Posted December 6, 2010, 11:18 pm

Whizbang RP Printing.

Every time one of these articles pop up it make me frown and rub my hands on my face and then, slowly, sigh.

It’s probably just a case of “I kind of know a little bit about this area of information, and the article in question is aimed at a broader group that doesn’t necessarily know much about it, and I have some problems with the article, and it makes me frustrated”, but here are my feelings anyway.

Rapid prototyping is really, really awesome. I completely agree that the makers of the Glif wouldn’t have been able to do what did without it, and I agree that it’s an incredibly useful design tool.

But it grinds me so wrong when someone suggests that we’re on the cusp of a revolution in manufacturing thanks to the miracle of 3d printing. The 3d printer is not the printing press. 3d printing is not game changing production, though it does significantly change the way a product can be designed, prototyped, and the way in which a limited first flush can be made.
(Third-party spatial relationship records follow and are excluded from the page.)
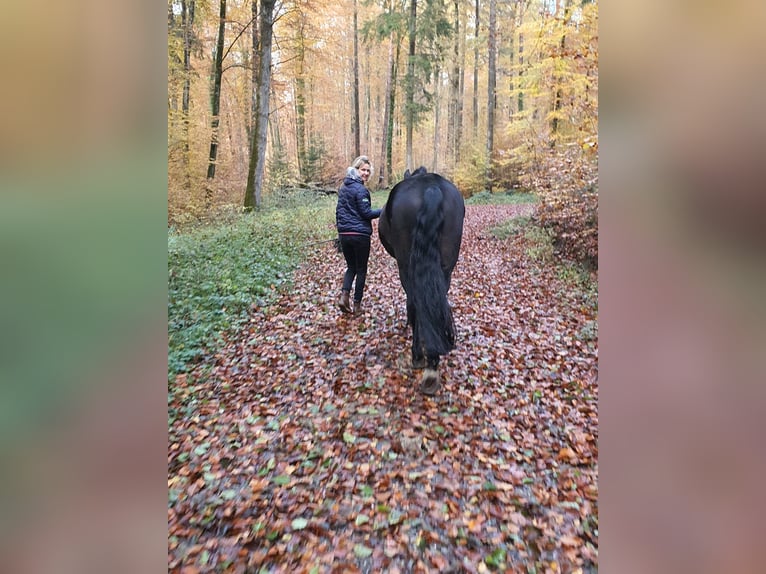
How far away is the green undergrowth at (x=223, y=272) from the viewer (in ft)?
14.7

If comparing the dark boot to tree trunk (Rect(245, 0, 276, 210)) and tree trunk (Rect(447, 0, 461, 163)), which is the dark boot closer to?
tree trunk (Rect(245, 0, 276, 210))

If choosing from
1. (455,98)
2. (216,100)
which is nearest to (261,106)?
(216,100)

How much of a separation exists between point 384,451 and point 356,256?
8.58ft

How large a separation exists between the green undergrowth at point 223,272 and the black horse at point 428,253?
2328 millimetres

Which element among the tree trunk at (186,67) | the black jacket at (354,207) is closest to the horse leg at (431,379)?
the black jacket at (354,207)

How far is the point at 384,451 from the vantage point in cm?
282

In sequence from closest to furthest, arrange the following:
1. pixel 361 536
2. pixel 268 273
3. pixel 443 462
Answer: pixel 361 536, pixel 443 462, pixel 268 273

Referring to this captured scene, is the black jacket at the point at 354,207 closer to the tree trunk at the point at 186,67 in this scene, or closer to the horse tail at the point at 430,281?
the horse tail at the point at 430,281

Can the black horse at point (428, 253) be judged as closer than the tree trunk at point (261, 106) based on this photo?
Yes

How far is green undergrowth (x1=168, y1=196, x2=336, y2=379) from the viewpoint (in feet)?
14.7
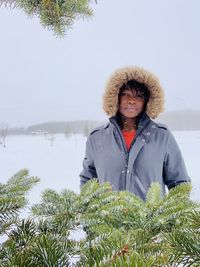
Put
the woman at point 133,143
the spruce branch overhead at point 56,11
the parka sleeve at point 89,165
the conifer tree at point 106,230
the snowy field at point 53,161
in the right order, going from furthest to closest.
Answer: the snowy field at point 53,161, the parka sleeve at point 89,165, the woman at point 133,143, the spruce branch overhead at point 56,11, the conifer tree at point 106,230

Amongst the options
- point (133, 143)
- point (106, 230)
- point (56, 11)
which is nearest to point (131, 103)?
point (133, 143)

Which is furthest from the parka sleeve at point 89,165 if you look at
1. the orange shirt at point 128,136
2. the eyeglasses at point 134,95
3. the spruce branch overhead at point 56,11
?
the spruce branch overhead at point 56,11

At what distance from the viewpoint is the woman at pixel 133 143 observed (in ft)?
5.02

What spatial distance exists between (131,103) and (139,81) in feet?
0.45

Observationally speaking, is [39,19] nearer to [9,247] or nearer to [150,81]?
[9,247]

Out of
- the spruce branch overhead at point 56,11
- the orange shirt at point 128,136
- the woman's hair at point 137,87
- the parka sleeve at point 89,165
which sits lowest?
the parka sleeve at point 89,165

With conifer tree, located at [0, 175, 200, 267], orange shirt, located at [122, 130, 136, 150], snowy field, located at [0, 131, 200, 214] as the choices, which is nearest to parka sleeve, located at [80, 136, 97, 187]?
orange shirt, located at [122, 130, 136, 150]

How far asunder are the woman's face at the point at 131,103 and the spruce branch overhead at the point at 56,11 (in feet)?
2.46

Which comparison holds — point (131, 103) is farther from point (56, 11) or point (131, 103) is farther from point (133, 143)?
point (56, 11)

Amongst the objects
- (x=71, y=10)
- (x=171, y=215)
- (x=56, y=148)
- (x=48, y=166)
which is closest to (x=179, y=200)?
(x=171, y=215)

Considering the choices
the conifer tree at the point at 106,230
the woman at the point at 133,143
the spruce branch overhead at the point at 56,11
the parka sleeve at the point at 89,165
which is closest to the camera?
the conifer tree at the point at 106,230

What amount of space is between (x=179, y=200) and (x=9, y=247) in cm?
26

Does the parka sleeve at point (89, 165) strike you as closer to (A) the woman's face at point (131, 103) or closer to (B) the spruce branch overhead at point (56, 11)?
(A) the woman's face at point (131, 103)

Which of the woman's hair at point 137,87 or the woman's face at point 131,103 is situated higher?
the woman's hair at point 137,87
The strength of the 3d printing process is that you can produce workable models and prototypes on demand, with acceptable quality in fit and finish. There are also some really interesting possibilities for manufacturing complete assemblies with floating internal parts (that’s the real hotness).

The weakness of 3d printing is that each part takes an inordinate amount of time to make. If you’re planning on selling lots of your widget the most important factor is how quickly your process can pop out widgets, and the crawling pace of 3d printers makes them really uncompetitive. 

From what I’ve read, the makers of the Glif made 500 units by means of 3d printing, and as demand climbed past 5,000 units they switched to traditional injection molding. 

“The potential for this kind of production is enormous, though the real breakthrough will come when individual customisable components or pieces are the same cost to produce as mass runs.”

The only reason why mass production is so affordable is that you’re making the same thing over and over and over and over again. As soon as you start demanding one-offs all of that efficiency evaporates.

Yes, “3d printing and software means that anyone can be a designer”. No, it doesn’t mean anyone with a printer can keep up with a demand.